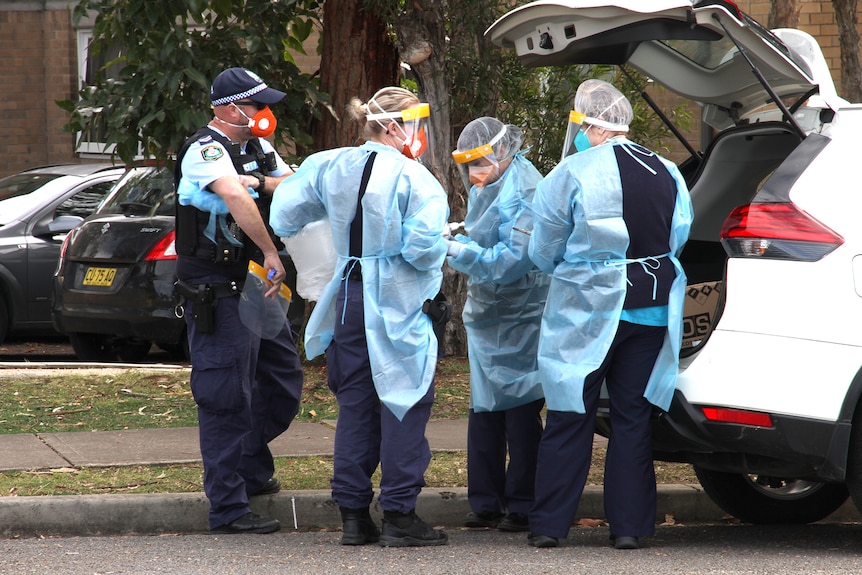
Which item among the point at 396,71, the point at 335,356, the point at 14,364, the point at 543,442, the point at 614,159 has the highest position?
the point at 396,71

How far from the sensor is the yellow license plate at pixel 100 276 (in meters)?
9.00

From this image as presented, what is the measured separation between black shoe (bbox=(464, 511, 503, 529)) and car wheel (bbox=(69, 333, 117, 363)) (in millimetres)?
5297

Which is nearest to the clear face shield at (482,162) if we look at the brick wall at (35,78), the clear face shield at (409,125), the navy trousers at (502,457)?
the clear face shield at (409,125)

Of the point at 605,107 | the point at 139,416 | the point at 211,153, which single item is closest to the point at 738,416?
the point at 605,107

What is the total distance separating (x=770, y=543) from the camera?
512cm

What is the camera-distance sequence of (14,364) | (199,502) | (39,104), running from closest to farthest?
(199,502) < (14,364) < (39,104)

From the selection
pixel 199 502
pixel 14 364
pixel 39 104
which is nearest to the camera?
pixel 199 502

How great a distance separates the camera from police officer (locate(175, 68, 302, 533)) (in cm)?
513

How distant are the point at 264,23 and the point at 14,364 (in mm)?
3456

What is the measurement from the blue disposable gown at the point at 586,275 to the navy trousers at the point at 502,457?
1.72 feet

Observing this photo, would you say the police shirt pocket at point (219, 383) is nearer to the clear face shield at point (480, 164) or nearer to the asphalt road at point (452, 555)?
the asphalt road at point (452, 555)

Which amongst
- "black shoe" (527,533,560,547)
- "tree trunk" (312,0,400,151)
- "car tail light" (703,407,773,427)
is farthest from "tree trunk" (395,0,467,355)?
"car tail light" (703,407,773,427)

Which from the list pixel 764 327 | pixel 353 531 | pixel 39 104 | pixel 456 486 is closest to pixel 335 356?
pixel 353 531

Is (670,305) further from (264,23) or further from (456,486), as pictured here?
(264,23)
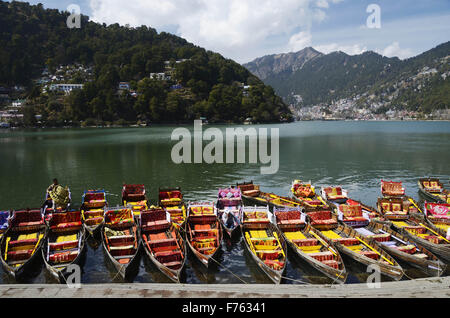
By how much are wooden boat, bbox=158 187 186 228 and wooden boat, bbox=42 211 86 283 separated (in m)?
6.40

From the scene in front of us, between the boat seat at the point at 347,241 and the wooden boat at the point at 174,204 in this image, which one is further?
the wooden boat at the point at 174,204

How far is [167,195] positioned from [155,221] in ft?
20.1

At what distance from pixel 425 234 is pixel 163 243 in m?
17.1

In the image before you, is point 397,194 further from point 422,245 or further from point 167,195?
point 167,195

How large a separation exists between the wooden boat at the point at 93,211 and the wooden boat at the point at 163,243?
11.2ft

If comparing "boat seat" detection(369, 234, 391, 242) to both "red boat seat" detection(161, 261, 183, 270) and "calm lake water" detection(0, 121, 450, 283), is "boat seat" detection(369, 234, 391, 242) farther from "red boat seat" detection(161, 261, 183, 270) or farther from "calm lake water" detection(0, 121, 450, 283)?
"red boat seat" detection(161, 261, 183, 270)

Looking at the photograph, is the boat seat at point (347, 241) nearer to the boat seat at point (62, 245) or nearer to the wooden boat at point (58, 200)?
the boat seat at point (62, 245)

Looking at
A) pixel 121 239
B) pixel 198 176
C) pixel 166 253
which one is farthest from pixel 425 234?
pixel 198 176

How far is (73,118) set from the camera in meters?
158

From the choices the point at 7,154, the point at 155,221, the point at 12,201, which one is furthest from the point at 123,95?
the point at 155,221

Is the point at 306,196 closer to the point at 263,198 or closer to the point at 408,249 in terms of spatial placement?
the point at 263,198

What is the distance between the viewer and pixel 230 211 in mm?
22938

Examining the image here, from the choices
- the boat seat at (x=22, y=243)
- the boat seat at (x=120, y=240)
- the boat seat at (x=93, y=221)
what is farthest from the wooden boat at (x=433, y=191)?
the boat seat at (x=22, y=243)

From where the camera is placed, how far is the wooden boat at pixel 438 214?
21.9 metres
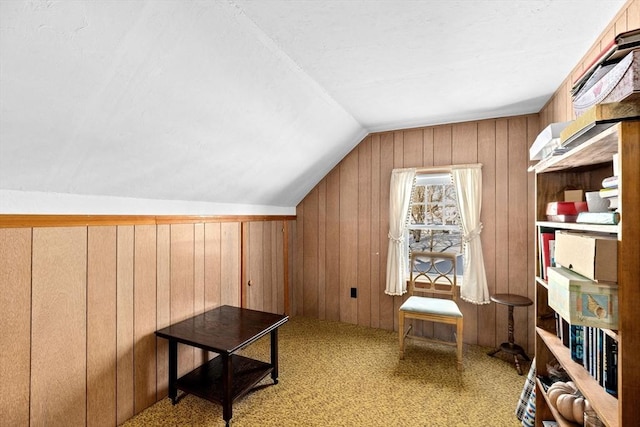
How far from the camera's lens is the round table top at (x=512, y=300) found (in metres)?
2.53

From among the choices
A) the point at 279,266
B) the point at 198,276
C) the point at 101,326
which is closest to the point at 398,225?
the point at 279,266

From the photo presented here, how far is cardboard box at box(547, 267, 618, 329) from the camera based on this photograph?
0.94 meters

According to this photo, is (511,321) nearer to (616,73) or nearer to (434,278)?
(434,278)

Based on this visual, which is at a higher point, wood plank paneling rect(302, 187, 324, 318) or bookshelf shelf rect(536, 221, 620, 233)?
bookshelf shelf rect(536, 221, 620, 233)

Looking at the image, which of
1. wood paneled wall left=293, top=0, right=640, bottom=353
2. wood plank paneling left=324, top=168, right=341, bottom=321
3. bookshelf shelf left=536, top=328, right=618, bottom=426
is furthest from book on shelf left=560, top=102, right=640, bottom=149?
wood plank paneling left=324, top=168, right=341, bottom=321

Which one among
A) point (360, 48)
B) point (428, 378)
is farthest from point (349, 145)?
point (428, 378)

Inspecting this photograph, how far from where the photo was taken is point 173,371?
6.92ft

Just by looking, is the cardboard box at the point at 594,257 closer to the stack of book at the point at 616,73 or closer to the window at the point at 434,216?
the stack of book at the point at 616,73

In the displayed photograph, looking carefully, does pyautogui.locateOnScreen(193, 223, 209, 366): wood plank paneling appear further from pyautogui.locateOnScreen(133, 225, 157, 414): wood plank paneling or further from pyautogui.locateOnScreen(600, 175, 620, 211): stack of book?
pyautogui.locateOnScreen(600, 175, 620, 211): stack of book

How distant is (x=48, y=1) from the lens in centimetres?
95

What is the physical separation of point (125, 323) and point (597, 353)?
8.04 feet

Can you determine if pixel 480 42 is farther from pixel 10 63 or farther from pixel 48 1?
pixel 10 63

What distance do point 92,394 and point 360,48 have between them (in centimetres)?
251

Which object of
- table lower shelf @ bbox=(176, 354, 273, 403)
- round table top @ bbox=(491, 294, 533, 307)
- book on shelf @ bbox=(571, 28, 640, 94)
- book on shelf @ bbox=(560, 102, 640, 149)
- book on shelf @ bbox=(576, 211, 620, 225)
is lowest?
table lower shelf @ bbox=(176, 354, 273, 403)
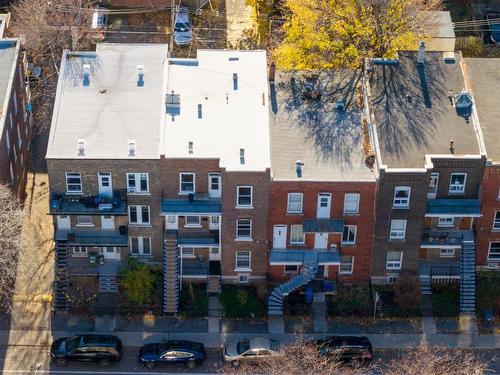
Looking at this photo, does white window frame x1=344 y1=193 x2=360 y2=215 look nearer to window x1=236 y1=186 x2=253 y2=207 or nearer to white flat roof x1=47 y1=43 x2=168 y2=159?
window x1=236 y1=186 x2=253 y2=207

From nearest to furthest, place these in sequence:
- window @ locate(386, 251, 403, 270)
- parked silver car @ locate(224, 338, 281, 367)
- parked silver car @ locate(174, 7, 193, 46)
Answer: parked silver car @ locate(224, 338, 281, 367), window @ locate(386, 251, 403, 270), parked silver car @ locate(174, 7, 193, 46)

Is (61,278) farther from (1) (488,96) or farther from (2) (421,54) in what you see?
(1) (488,96)

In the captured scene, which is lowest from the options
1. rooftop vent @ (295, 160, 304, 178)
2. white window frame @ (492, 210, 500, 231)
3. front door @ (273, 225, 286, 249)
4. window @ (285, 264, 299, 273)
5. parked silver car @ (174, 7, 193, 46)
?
window @ (285, 264, 299, 273)

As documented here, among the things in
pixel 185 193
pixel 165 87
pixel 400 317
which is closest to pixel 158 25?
pixel 165 87

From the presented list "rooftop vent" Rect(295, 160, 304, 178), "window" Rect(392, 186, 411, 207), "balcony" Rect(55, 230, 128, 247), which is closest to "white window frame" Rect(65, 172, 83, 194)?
"balcony" Rect(55, 230, 128, 247)

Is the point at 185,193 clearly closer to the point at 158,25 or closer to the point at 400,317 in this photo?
the point at 400,317

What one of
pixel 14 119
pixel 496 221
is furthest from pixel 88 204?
pixel 496 221
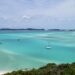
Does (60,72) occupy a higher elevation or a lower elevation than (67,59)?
lower

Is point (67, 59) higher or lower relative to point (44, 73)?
higher

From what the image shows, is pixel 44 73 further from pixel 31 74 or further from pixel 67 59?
pixel 67 59

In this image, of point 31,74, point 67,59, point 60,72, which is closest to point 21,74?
point 31,74

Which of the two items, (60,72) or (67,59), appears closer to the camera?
(60,72)

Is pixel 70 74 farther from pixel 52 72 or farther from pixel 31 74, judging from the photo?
pixel 31 74

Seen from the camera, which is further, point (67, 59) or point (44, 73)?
point (67, 59)

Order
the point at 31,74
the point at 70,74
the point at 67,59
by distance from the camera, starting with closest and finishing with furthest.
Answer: the point at 70,74
the point at 31,74
the point at 67,59

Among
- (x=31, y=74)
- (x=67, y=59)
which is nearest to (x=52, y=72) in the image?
(x=31, y=74)

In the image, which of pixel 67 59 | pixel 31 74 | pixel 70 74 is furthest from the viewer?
pixel 67 59
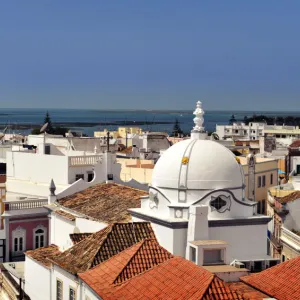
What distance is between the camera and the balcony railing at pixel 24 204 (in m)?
33.6

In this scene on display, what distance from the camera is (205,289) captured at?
1586 centimetres

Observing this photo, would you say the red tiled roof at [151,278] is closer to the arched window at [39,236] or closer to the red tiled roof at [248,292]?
the red tiled roof at [248,292]

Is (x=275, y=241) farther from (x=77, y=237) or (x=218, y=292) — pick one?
(x=218, y=292)

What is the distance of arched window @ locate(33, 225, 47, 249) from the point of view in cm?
3422

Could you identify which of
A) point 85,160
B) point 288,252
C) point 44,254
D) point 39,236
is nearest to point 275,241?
point 288,252

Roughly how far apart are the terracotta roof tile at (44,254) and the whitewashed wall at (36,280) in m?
0.15

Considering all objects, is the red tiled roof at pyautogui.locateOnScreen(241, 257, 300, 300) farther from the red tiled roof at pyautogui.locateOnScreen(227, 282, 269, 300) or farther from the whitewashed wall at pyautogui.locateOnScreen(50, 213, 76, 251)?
the whitewashed wall at pyautogui.locateOnScreen(50, 213, 76, 251)

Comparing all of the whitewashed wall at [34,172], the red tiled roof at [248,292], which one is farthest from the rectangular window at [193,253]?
the whitewashed wall at [34,172]

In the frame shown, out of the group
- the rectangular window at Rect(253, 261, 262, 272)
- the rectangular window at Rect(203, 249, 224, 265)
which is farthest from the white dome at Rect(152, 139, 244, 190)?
the rectangular window at Rect(253, 261, 262, 272)

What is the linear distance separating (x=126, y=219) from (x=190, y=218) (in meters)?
4.31

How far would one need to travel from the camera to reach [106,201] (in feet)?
96.2

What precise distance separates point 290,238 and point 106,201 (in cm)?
777

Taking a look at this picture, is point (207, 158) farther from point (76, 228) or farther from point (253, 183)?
point (253, 183)

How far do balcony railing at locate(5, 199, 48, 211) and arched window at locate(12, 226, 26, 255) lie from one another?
3.25 feet
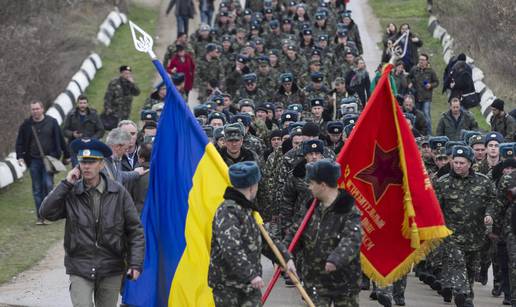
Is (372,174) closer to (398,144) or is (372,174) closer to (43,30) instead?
(398,144)

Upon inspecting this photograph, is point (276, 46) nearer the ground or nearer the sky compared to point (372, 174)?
nearer the ground

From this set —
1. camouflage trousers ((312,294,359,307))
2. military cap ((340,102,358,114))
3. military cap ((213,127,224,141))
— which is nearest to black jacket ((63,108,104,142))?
military cap ((340,102,358,114))

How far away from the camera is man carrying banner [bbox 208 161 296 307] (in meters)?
10.4

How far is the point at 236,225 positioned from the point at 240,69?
1622 centimetres

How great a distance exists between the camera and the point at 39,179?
20.5 meters

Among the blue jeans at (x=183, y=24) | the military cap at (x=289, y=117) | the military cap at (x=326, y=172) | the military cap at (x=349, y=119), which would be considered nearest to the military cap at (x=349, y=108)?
the military cap at (x=289, y=117)

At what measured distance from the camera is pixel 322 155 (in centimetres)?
1420

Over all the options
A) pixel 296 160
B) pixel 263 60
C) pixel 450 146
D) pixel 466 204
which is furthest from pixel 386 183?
pixel 263 60

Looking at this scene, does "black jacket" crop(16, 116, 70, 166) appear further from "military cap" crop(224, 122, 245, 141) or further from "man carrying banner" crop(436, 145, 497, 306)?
"man carrying banner" crop(436, 145, 497, 306)

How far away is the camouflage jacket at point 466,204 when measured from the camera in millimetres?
14484

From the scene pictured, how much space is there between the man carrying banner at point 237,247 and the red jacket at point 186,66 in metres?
16.6

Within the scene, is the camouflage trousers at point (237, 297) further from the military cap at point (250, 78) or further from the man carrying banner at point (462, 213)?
the military cap at point (250, 78)

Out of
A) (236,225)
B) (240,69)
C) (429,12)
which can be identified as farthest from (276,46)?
(236,225)

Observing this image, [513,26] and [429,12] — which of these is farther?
[429,12]
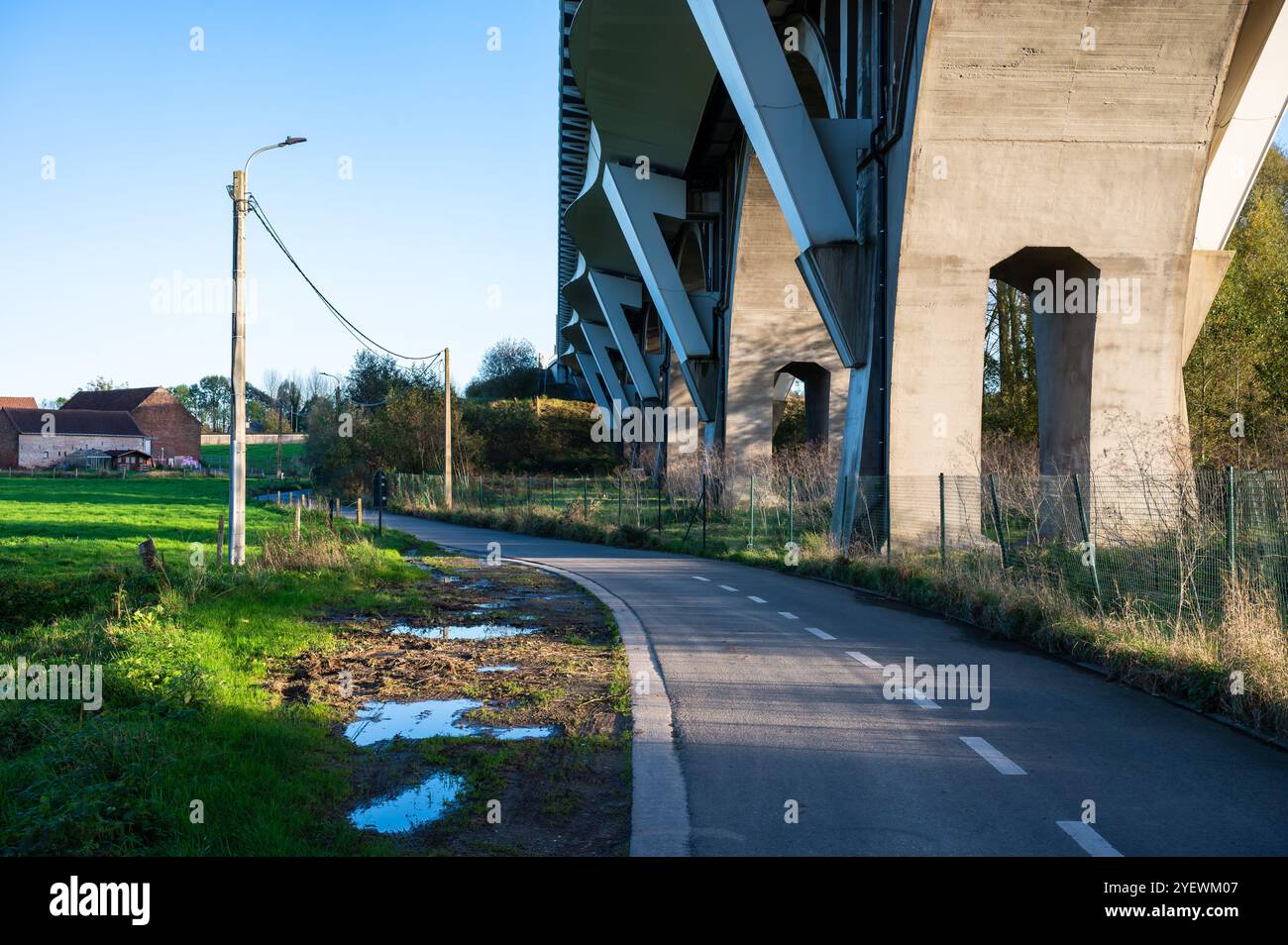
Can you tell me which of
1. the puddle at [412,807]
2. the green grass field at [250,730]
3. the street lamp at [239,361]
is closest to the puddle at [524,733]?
the green grass field at [250,730]

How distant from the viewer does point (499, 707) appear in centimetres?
802

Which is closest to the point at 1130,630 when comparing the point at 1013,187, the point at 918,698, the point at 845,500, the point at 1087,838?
the point at 918,698

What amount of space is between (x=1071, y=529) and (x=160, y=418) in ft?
369

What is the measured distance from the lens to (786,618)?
13.2m

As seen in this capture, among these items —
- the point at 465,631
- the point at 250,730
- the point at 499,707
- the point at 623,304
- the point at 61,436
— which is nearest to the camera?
the point at 250,730

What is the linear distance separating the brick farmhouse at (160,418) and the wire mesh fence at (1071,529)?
9582 centimetres

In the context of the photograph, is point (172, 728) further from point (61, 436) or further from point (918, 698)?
point (61, 436)

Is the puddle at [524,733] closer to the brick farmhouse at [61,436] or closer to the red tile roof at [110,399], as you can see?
the brick farmhouse at [61,436]

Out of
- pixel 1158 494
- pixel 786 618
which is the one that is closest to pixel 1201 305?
pixel 1158 494

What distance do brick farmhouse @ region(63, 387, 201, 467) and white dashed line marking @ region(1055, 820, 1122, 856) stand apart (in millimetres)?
114290

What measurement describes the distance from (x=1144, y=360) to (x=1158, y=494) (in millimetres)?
5313

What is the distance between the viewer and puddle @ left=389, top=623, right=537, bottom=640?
38.5 ft

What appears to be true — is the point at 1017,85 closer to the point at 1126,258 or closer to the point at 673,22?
the point at 1126,258

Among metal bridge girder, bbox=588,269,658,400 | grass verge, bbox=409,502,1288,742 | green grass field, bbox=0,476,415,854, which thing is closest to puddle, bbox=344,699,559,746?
green grass field, bbox=0,476,415,854
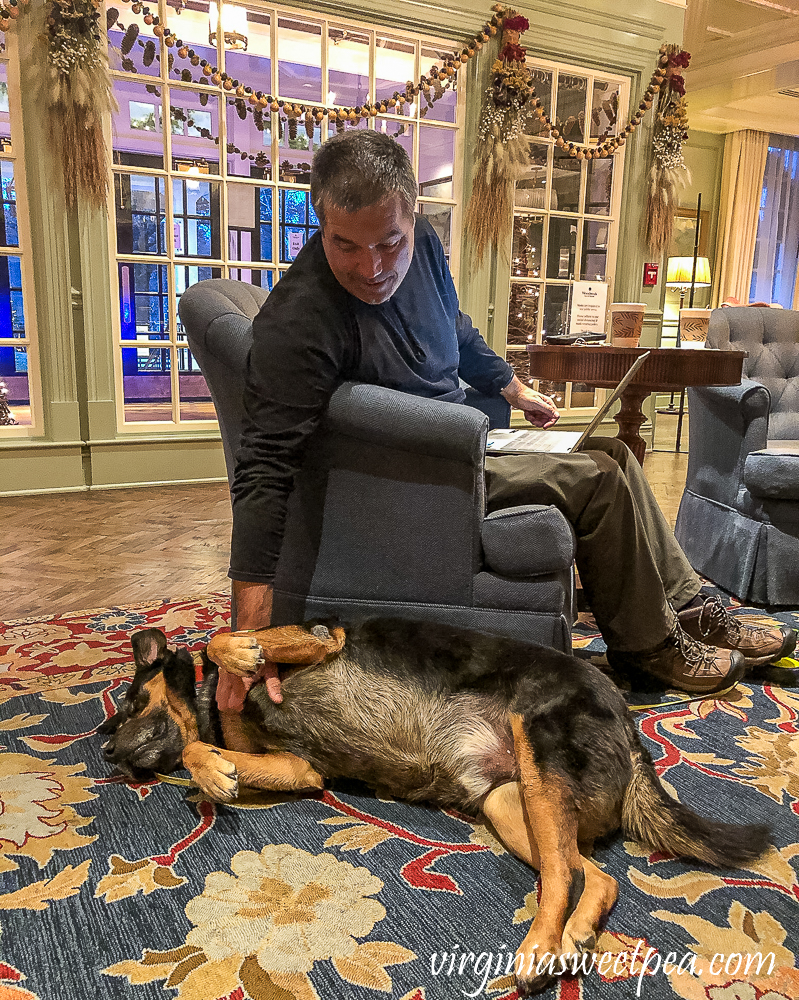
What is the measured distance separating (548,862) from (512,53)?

Directions for this task.
Reproduce the records word for word from the start through the line containing "(199,502) < (14,364) < (39,104)", leaving out the pictures.

Worked solution.
Which item among the point at 396,71, the point at 335,356, the point at 14,364, the point at 543,442, the point at 614,159 has the highest position?
the point at 396,71

How far from the sensor is the yellow license plate at pixel 100 276 (in meters)?
9.00

From this image as presented, what is the measured separation between black shoe (bbox=(464, 511, 503, 529)) and car wheel (bbox=(69, 333, 117, 363)) (in millimetres)?
5297

Which is nearest to the clear face shield at (482,162) if we look at the brick wall at (35,78), the clear face shield at (409,125), the navy trousers at (502,457)?
the clear face shield at (409,125)

Of the point at 605,107 | the point at 139,416 | the point at 211,153, which single item is closest to the point at 738,416?
the point at 605,107

What is the total distance separating (x=770, y=543) from the camera?
512cm

What is the camera-distance sequence of (14,364) | (199,502) | (39,104), running from closest to farthest?
(199,502) < (14,364) < (39,104)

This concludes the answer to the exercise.